The council unanimously approved the appointments.
City Clerk and Treasurer Lynette Strecker discussed the proposal from the health insurance committee regarding the 2023 renewal.
The health insurance committee met in regard to the city’s insurance 2023 renewal. The renewal plan was mostly the same, except for a slight increase and the addition of a stop/loss premium, totaling an additional cost of $30,000. After weighing a couple of options, the committee decided the best decision to cover this extra cost was to do a plan change.
“The committee chose to do a plan change,” Strecker explained. “The big reason for that is everybody’s paycheck is not going near as far as it used to. And we feel like the change to the actual plan, which would be changing the out-of-pocket maximum to $500 for singles and $1,000 for a family, would be a better option. It would affect about 30% of the employees instead of 100% of the employees.”
The council unanimously approved this proposal.
The council approved four catering permits at the meeting. Two for the Mint Bar for the Farm Girls Boutique holiday open house on Nov. 3 and the Goshen County Library 100-year celebration on Dec. 1. The other two for BZ Hospitality, LLC for the Goshen County start-up program event on Nov. 10 and the Goshen County Economic Development annual meeting on Nov. 17.
The council approved Strecker’s amendment to the 2023 budget regarding the parks and water departments. This amendment is in reference to the decision at the last meeting to transfer the building on Big Horn Street to the parks department.
Ethan Fitch, the owner of the Mint Bar, discussed the town’s need for late-night public transportation at the meeting. As the bar’s owner, Fitch has become aware that there is a lack of a safe transportation method in town for those under the influence of alcohol.
“I think part of the problem that Torrington has right now, is there’s not a safe ride home,” Fitch explained. “The system that we have now is incomplete, we need to add another ride home. I think Torrington needs a bus line. I think we need to look at Scottsbluff because they actually have one, but ours should run later. This would help keep the streets safer, and people out of jail.”
There was some discussion on this topic, any consideration or voting will be at a future meeting.
During the mayoral informational part of the meeting, Adams gave updates on the amount of COVID-related illnesses in the county.
“As of Friday, Oct. 28, the number of weekly positive COVID tests is increasing,” Adams said. “There are a few being treated at Community Hospital for COVID-related illnesses, and it seems we all know someone who has been recently diagnosed with COVID.”
Adams announced the next vaccination clinic that is to be held in the Pony Express room on Nov. 15. For more information or to make an appointment call Public Health.
Adams said, “The City, with the support of the Rotary Club, will be adding additional crosswalks and signage to be installed in the next couple of months.
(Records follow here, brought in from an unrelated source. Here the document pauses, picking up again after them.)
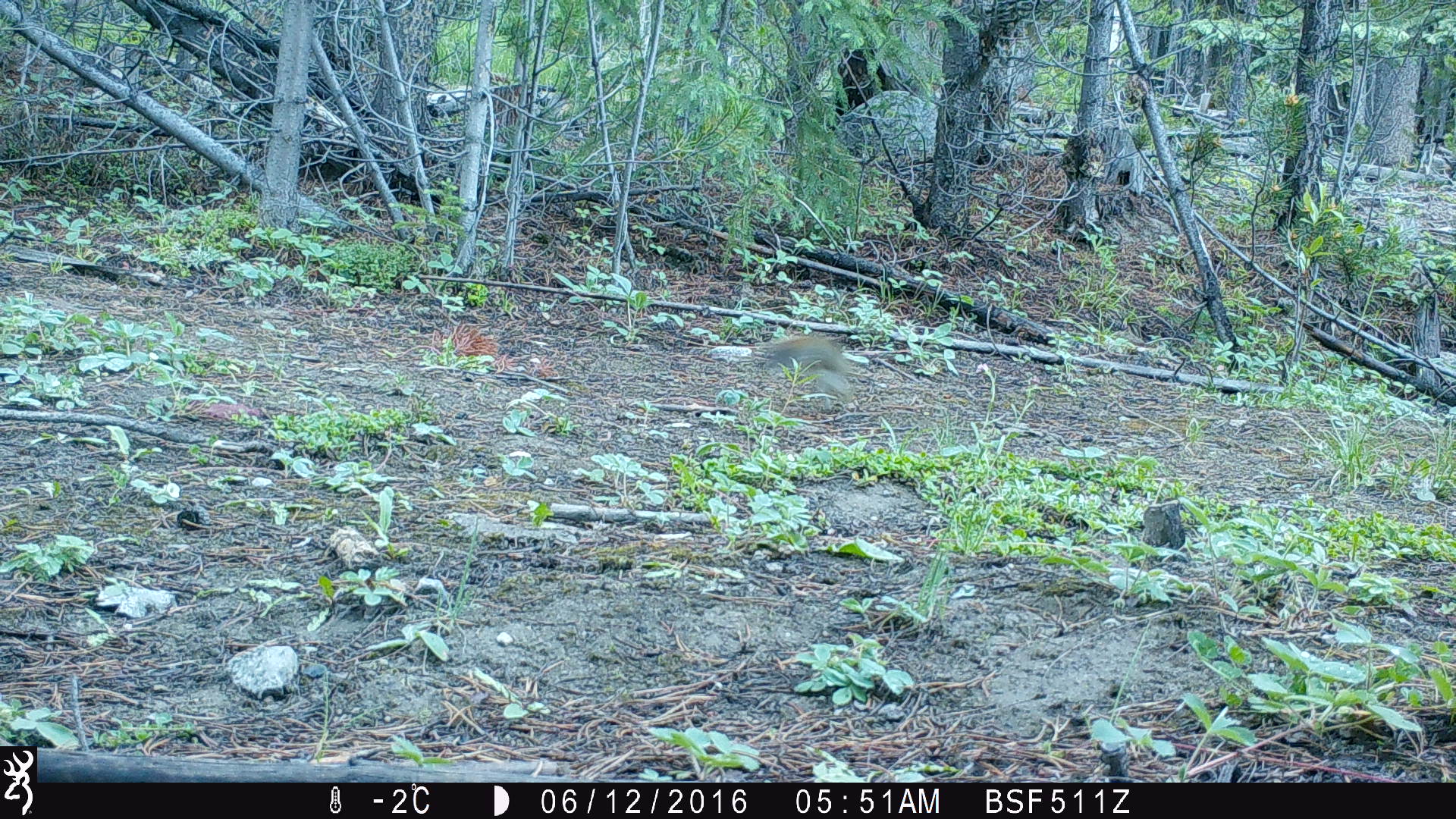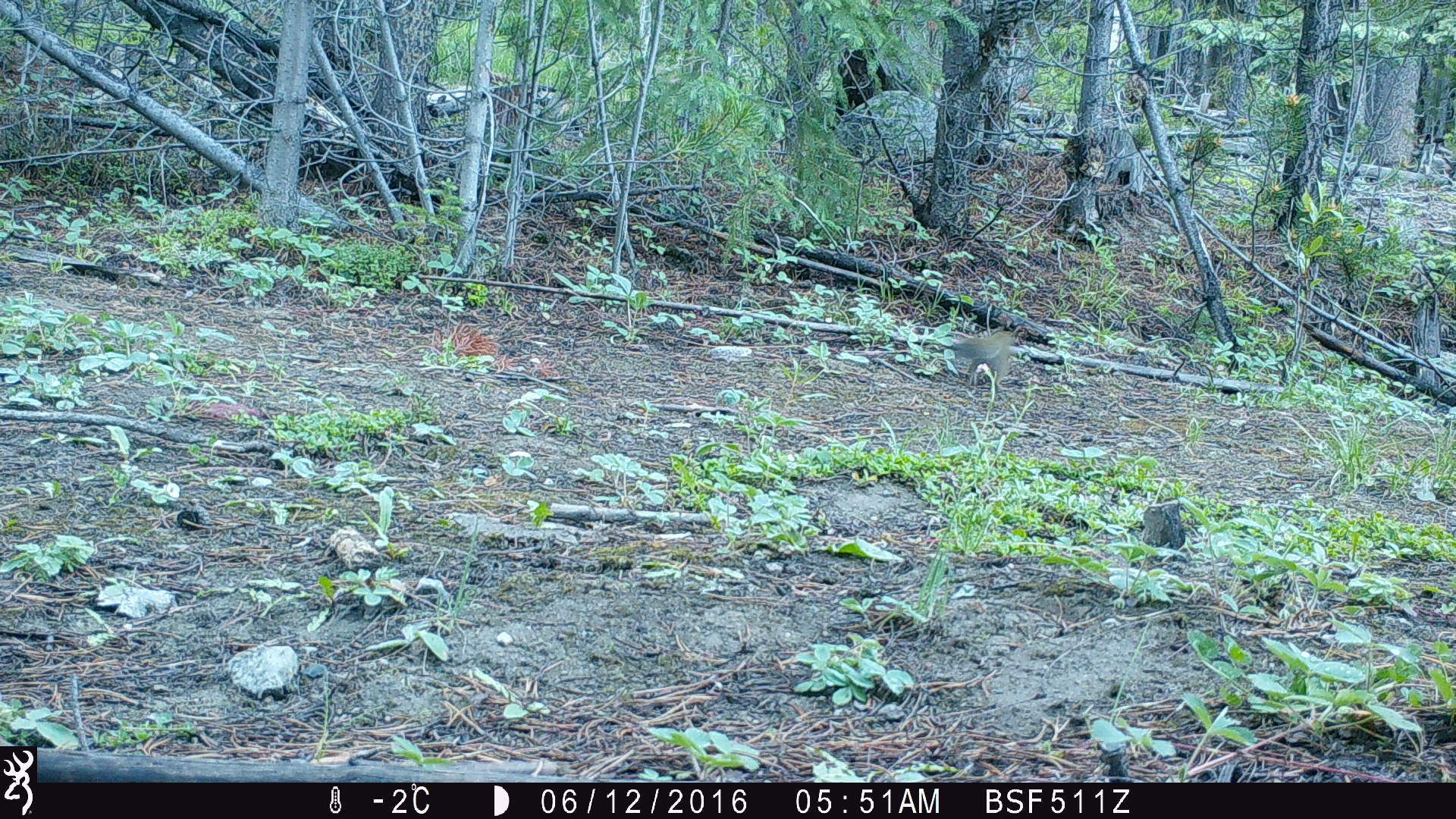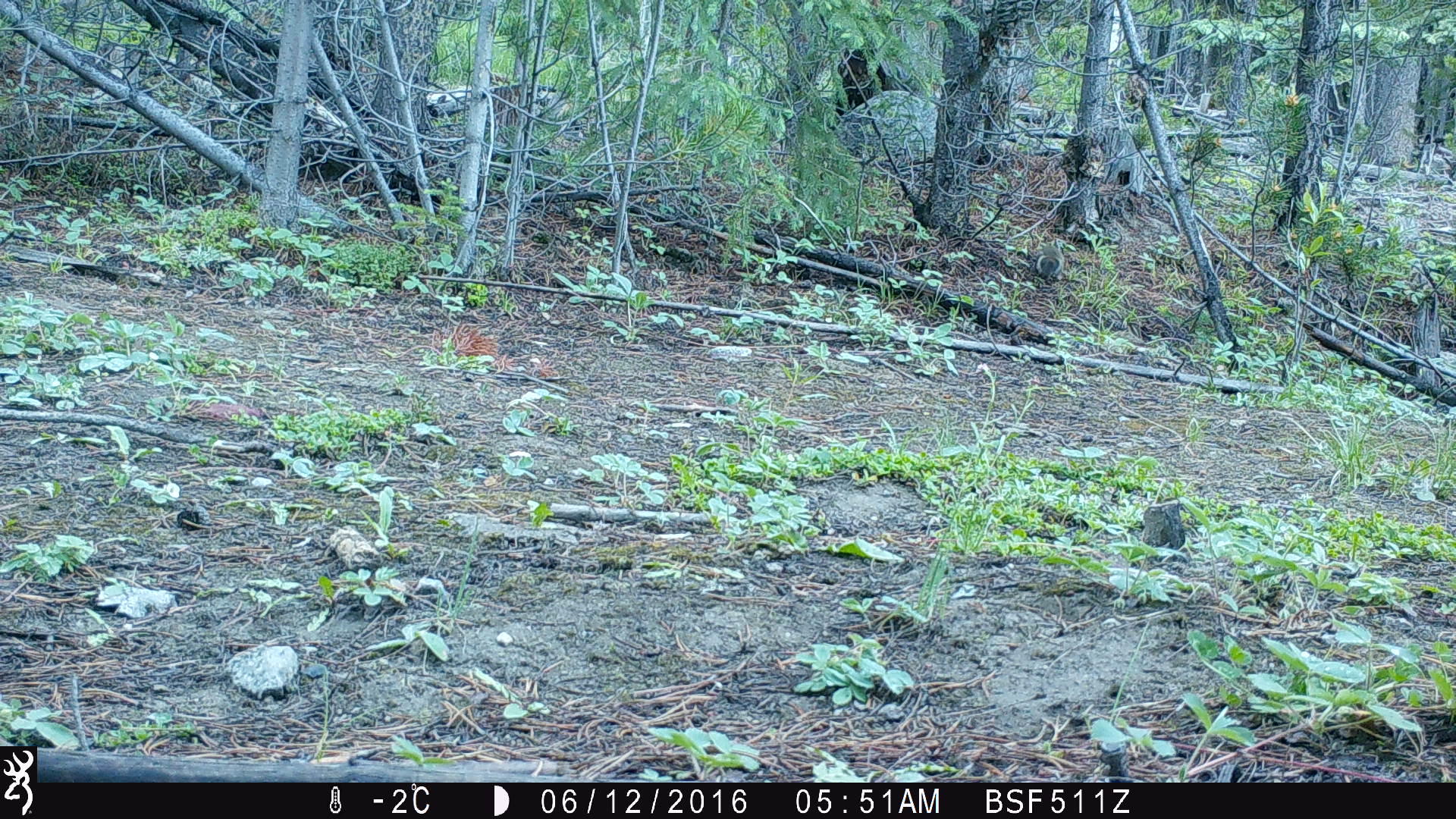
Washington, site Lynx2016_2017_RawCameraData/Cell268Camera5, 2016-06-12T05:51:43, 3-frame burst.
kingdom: Animalia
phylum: Chordata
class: Mammalia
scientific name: Mammalia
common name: small mammal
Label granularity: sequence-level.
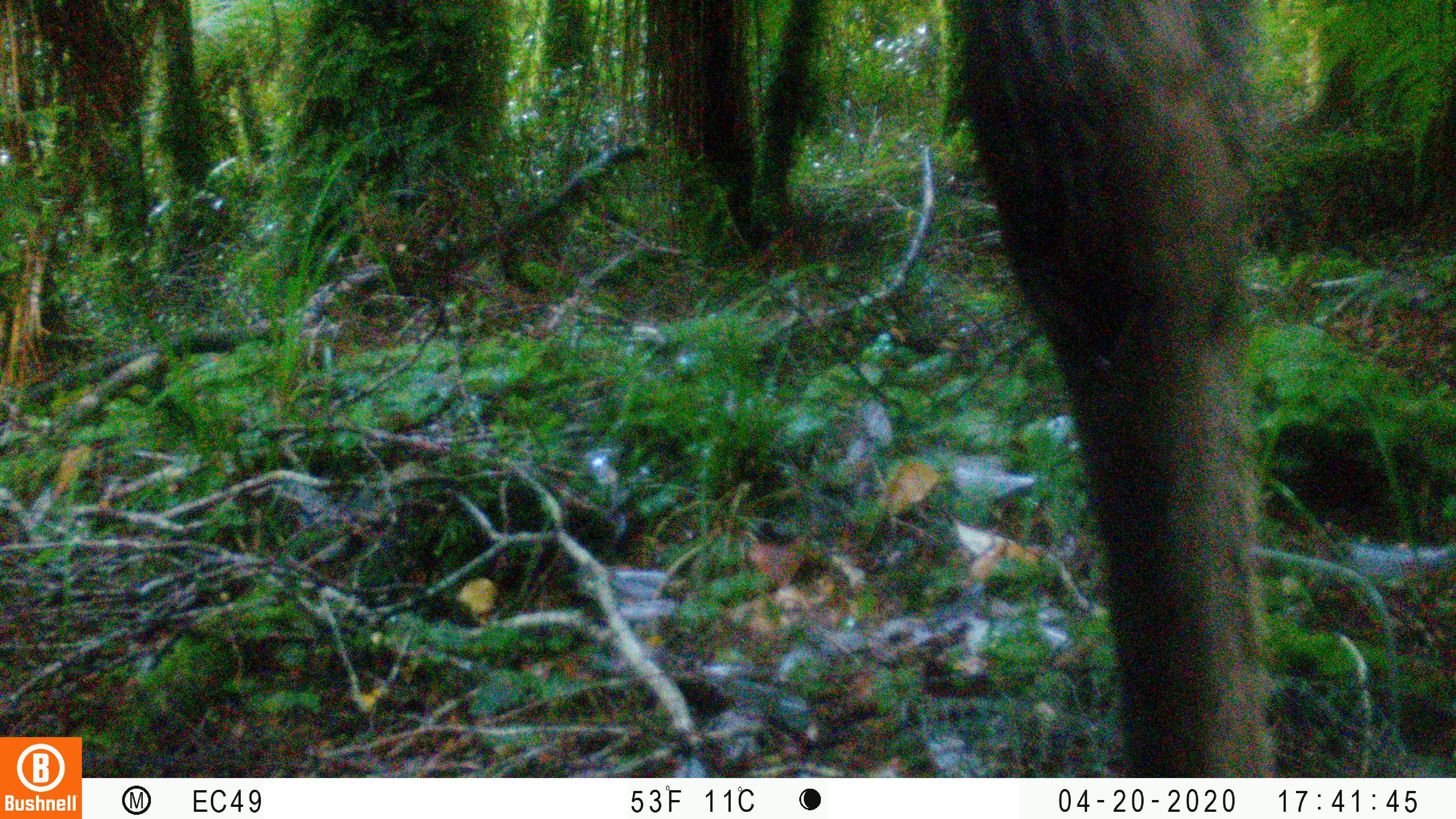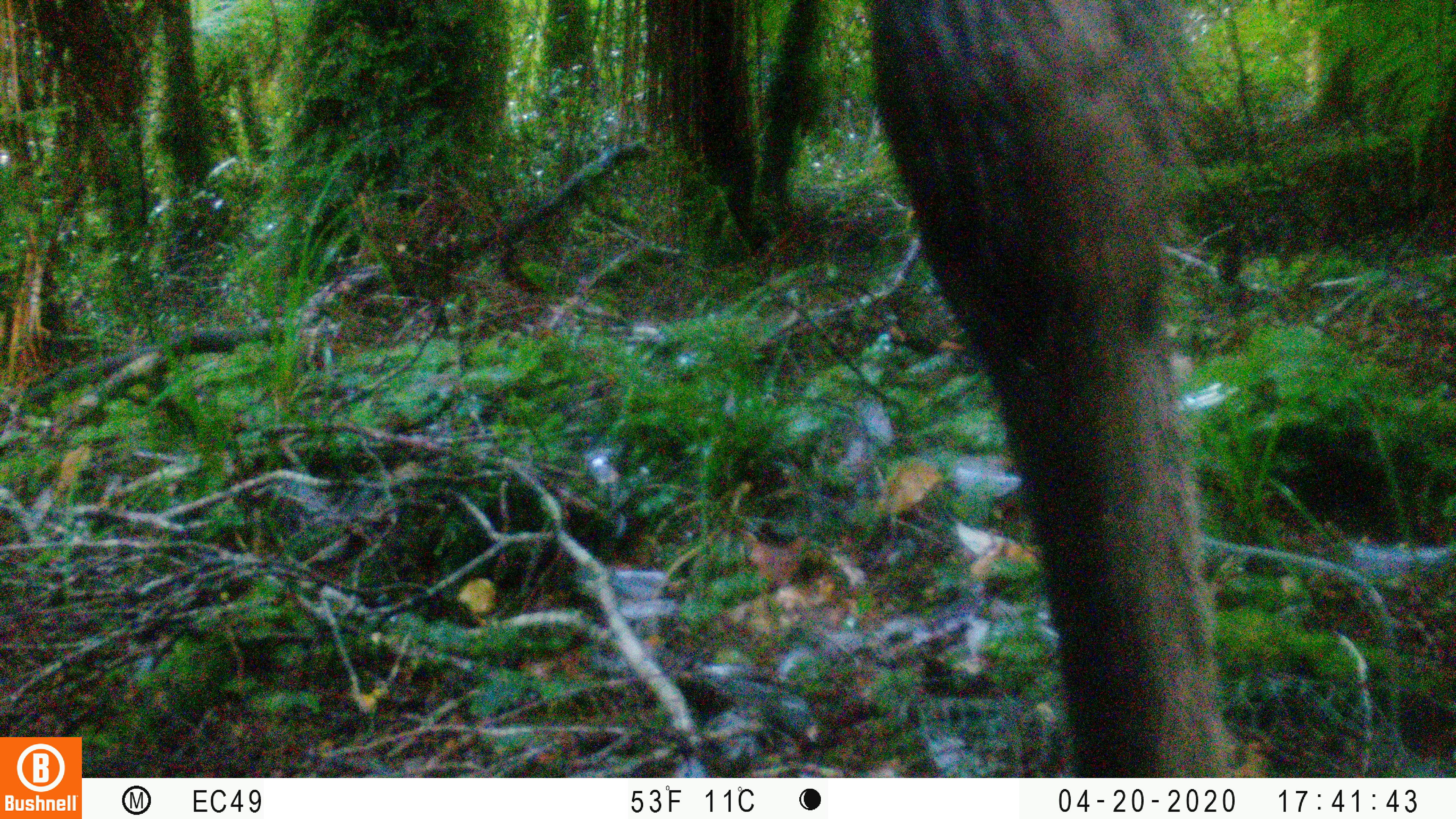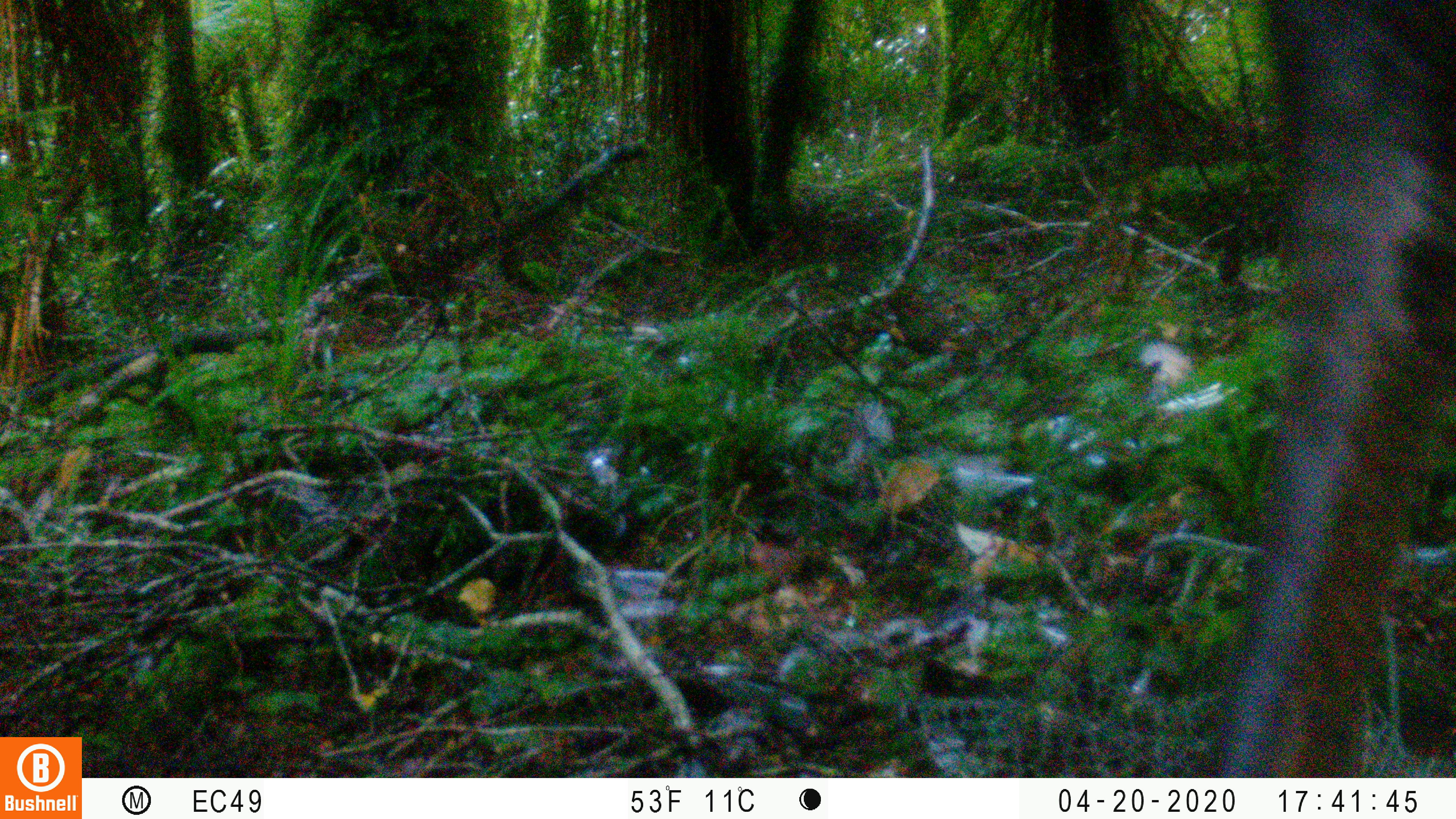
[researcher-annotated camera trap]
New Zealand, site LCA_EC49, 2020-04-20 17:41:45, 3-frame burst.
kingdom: Animalia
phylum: Chordata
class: Mammalia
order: Artiodactyla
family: Cervidae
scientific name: Cervidae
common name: deer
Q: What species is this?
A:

Please slow down and use caution in those new locations while the projects are being completed.”
The city has heard back on the ARPA grants for its four major water and wastewater projects.
“The city of Torrington was fortunate to receive our full request of $3.5 million to fund our waste-water treatment plant,” Adams said. “Three of the four requests were not funded. There were 113 applications from Wyoming municipalities totaling $225,481,861. There was $50 million in available funding. So, including our request, 18 projects were funded and 95 were denied.”
Also, Goshen County Economic Development announced their nominations for Community Awards. Chief of Police Matt Johnson was nominated for the Community Leader Award and Michael Schuler, an electrical department employee, was nominated for the Community Volunteer of the Year Award.
The next meeting of the Torrington City Council will take place Tuesday, Nov. 15 at 7 p.m. in the Torrington City Council Chambers at 436 East 22nd Avenue.